WHAT YOU NEED TO DO:
Each line in the entries below that holds the word "recaptcha" belongs in the answer.

PROVIDED DATA:

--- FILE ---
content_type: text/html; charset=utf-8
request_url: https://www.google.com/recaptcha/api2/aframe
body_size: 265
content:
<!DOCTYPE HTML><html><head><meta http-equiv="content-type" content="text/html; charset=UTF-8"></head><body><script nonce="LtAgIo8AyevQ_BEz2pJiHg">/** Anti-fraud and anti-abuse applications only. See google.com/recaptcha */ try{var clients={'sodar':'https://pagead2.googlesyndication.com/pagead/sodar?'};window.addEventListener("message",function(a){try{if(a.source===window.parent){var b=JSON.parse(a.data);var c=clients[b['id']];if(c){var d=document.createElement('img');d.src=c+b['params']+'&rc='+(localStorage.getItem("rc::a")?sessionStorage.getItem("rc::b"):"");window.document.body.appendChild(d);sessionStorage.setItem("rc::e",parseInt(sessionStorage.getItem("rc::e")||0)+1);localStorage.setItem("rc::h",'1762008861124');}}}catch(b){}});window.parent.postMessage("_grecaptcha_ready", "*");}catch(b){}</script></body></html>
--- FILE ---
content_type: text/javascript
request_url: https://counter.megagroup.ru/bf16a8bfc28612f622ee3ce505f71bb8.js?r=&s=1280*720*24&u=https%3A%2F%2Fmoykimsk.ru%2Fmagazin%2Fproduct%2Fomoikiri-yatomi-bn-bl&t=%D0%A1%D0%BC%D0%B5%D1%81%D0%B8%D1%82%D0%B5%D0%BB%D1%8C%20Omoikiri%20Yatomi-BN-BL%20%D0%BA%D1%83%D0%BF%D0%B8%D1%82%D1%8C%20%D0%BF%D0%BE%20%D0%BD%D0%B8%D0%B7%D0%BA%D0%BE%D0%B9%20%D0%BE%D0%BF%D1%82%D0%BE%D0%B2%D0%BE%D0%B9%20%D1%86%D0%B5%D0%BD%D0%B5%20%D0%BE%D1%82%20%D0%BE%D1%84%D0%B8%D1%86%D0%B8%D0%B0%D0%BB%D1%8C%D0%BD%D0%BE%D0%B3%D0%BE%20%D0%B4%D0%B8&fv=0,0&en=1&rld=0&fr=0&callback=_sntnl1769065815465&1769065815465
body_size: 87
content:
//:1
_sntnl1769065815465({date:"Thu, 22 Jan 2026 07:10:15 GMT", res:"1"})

ANSWER FOR THIS EXERCISE:
request_url: https://www.google.com/recaptcha/api2/aframe
<!DOCTYPE HTML><html><head><meta http-equiv="content-type" content="text/html; charset=UTF-8"></head><body><script nonce="LtAgIo8AyevQ_BEz2pJiHg">/** Anti-fraud and anti-abuse applications only. See google.com/recaptcha */ try{var clients={'sodar':'https://pagead2.googlesyndication.com/pagead/sodar?'};window.addEventListener("message",function(a){try{if(a.source===window.parent){var b=JSON.parse(a.data);var c=clients[b['id']];if(c){var d=document.createElement('img');d.src=c+b['params']+'&rc='+(localStorage.getItem("rc::a")?sessionStorage.getItem("rc::b"):"");window.document.body.appendChild(d);sessionStorage.setItem("rc::e",parseInt(sessionStorage.getItem("rc::e")||0)+1);localStorage.setItem("rc::h",'1762008861124');}}}catch(b){}});window.parent.postMessage("_grecaptcha_ready", "*");}catch(b){}</script></body></html>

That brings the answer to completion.